# GOAL OF THE EXERCISE:
Output every record word for word, minus the pictures.

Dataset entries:
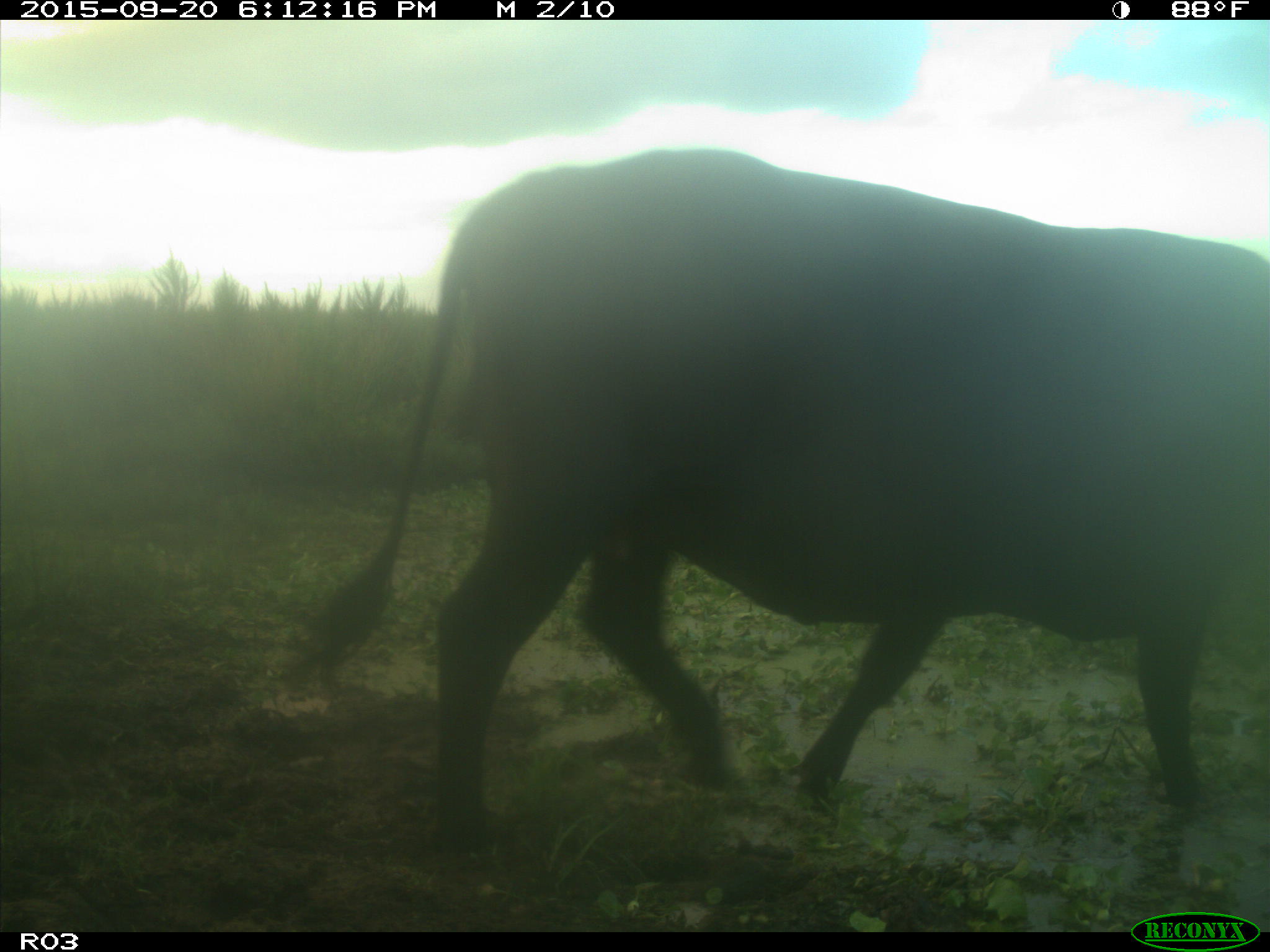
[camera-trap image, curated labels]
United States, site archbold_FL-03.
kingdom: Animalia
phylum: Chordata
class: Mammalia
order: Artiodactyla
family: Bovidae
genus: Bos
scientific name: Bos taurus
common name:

# EXERCISE RESPONSE:
[camera-trap image, curated labels]
United States, site archbold_FL-03.
kingdom: Animalia
phylum: Chordata
class: Mammalia
order: Artiodactyla
family: Bovidae
genus: Bos
scientific name: Bos taurus
common name:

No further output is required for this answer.